13 Feb 2013 Project 21’s Swimp on Obama Address: Nothing Surprising
Stacy Swimp, a member of the National Center’s Project 21 black leadership network, wasn’t impressed with President Obama’s State of the Union Address last night. In fact, he didn’t like it at all.
Here is Stacy’s review of the speech:
I have been asked repeatedly if there is anything about President Barack Obama’s State of the Union Address that I agree with or like.
I will keep my answer simple: No. Not really.
It was exactly what I expected.
I’m not surprised. President Obama failed to tell the truth. It began in the first few minutes. The state of our union, despite his claim, is not strong.
Obama says he is concerned about Americans being able to find and retain full-time employment. If that is the case, then why did he push for — and succeed in enacting — what can only be called socialized medicine. So far, this big government takeover has led to employers feeling forced to hire fewer full-time workers in order to keep their businesses operating as well as being able to comply with the new federal mandates.
Along those same lines, Obama called for an increase in the federal minimum wage to $9 an hour. Every sound economist knows that entry-level jobs are at risk every time the minimum wage is increased. Again, this is a problem that hurts small business owners disproportionately because they simply cannot afford to keep up with federal payroll demands.

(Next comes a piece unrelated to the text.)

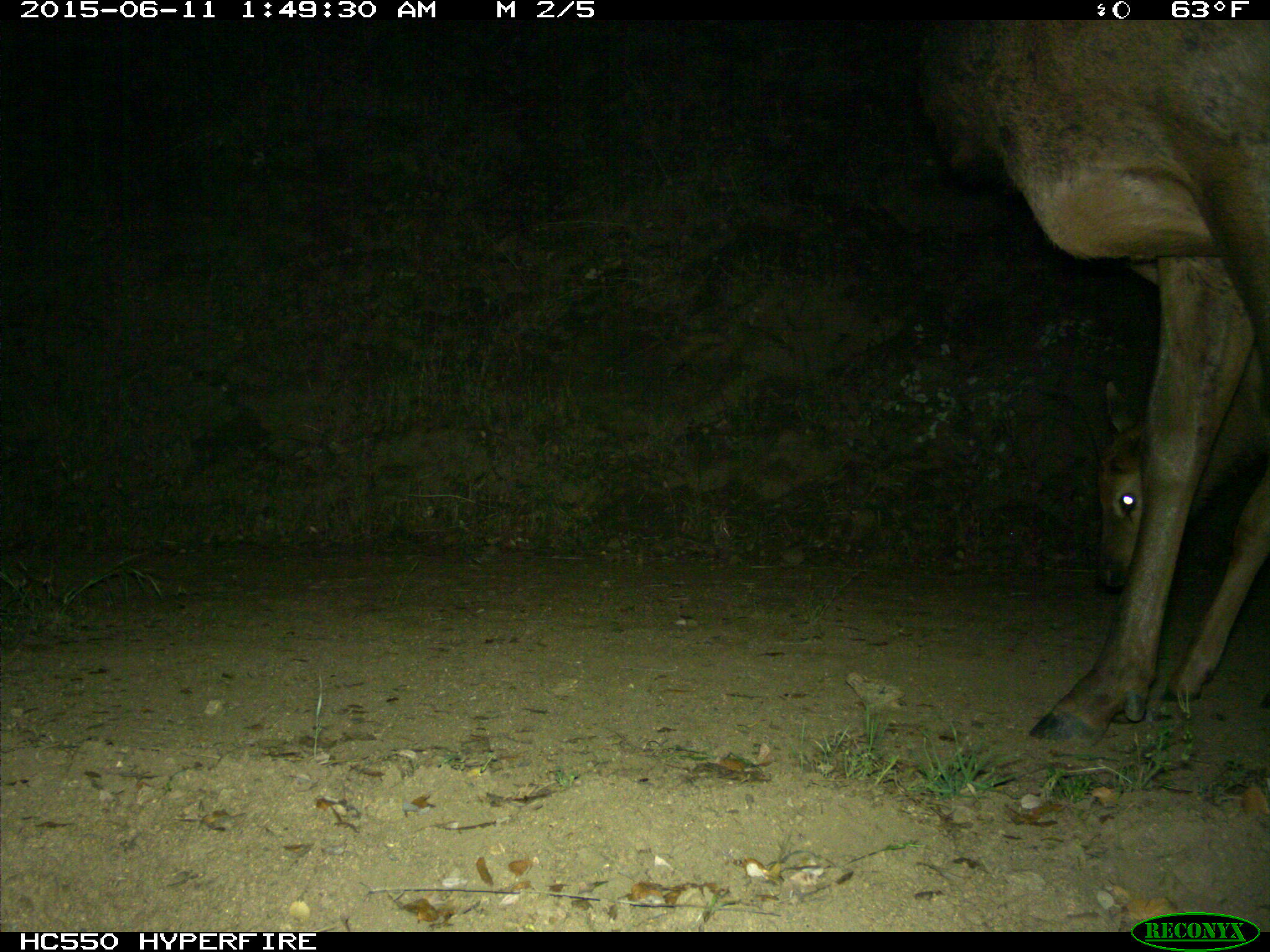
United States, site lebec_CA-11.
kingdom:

Even though Obama and his supporters like to demonize large corporations, most Americans might not realize that large corporations actually favor a higher minimum wage. Why? Higher costs help to eliminate their smaller competitors.
Who suffers most when minimum wages increase? Teenagers. Businesses simply cannot afford those after-school, weekend or summer jobs anymore. So kids find it harder to get the opportunity to develop skills that can one day lead to more gainful employment. With black teenagers already facing an unemployment rate that is near 40 percent, the President is dramatically hurting one of his key constituencies.
There was one segment I found myself agreeing with, but with a caveat: “And we’ll work to strengthen families by removing the financial deterrents to marriage for low-income couples and do more to encourage fatherhood, because what makes you a man isn’t the ability to conceive a child, it’s having the courage to raise one.”
This is best soundbite of President Obama’s speech. But there is major problem with it.
None of his policies back up his words. It remains just a hollow platitude.
Expansion of entitlement programs — something he vigorously supported — favors more families headed by single mothers over the long-term. Fewer strong and complete families mean there will likely be more children growing up with a disadvantage and a decreased chance at fully experiencing American exceptionalism.
Obama’s policies also make it easier to imagine that — over time — there will continue to be chronic unemployed, desperation, addiction to drugs and alcohol and a downward spiral among many in the black community. Too many black men may yet end up in jail or dead.
So much for Obama’s concern about strong families.